The $400 target also creates an interesting framing problem. At roughly 140% above the current trading price, it suggests the market is deeply undervaluing the stock. That’s either a screaming buy signal or evidence that the market sees risks the analyst is discounting. Markets aren’t always right, but a gap that wide deserves scrutiny from both directions.
Strategy’s evolution from software to Bitcoin proxy
The company’s journey to this point has been one of the more unusual corporate transformations in recent memory. What began in 2020 as a treasury management decision under CEO Michael Saylor has evolved into the company’s entire identity.

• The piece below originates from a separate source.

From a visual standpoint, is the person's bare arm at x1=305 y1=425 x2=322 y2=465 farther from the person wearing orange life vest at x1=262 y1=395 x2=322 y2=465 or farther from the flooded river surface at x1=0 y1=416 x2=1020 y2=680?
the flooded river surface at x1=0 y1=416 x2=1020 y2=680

The rebranding from MicroStrategy to Strategy Inc. made the pivot official. The enterprise analytics business still exists, but it’s essentially a sidecar to the Bitcoin strategy at this point. Revenue from the legacy software operations matters far less to the stock price than the size and cost basis of the company’s Bitcoin holdings.
This approach has created a unique instrument in public markets. Strategy trades at a premium to its net asset value in Bitcoin, which means investors are paying more per share than they’d pay for the underlying Bitcoin if they bought it directly. That premium reflects the market’s valuation of management’s ability to continue growing Bitcoin per share through accretive financing.
When the premium expands, it validates the model. When it compresses, questions emerge about whether the complexity and leverage are worth the cost.
What this means for investors
TD Cowen’s price target raise is a data point, not a directive. But it does crystallize the central question facing anyone considering a position in Strategy: do you believe the company’s financing engine can continue to generate accretive Bitcoin exposure faster than the market expects?
If yes, the stock at $166 with a $400 target looks like a discount. The company’s ability to issue equity and convertible debt at favorable terms, then deploy the proceeds into Bitcoin, has historically rewarded shareholders during bull markets. Vitanza’s rating suggests he sees the current environment as conducive to that cycle continuing.
If no, the leverage cuts the other way. Strategy’s debt obligations don’t disappear during Bitcoin drawdowns, and the premium to NAV can evaporate quickly when sentiment shifts. Investors who bought at cycle peaks have learned this lesson repeatedly.
The competitive landscape is also worth watching. Strategy was a first mover in the corporate Bitcoin treasury space, but it’s no longer alone. Other companies have adopted similar strategies, and the emergence of spot Bitcoin ETFs has given investors a simpler way to gain exposure without the corporate wrapper. Whether Strategy’s leveraged approach continues to command a premium over these alternatives depends largely on execution and market conditions.
One risk that often gets overlooked: financing windows can close. Strategy’s model depends on its ability to raise capital at terms that make Bitcoin purchases accretive. If credit markets tighten, if the stock’s premium compresses enough to make equity issuance dilutive, or if Bitcoin enters a prolonged bear market, the flywheel slows or reverses. Vitanza’s bullish call implicitly assumes none of those scenarios materialize in any sustained way.
For investors weighing this name, the real question isn’t whether $400 is the right target. It’s whether you believe the structural mechanics that got the stock here can keep working at scale. That’s a Bitcoin question as much as it is a corporate finance question, and your answer to it probably tells you everything you need to know about whether this stock belongs in your portfolio.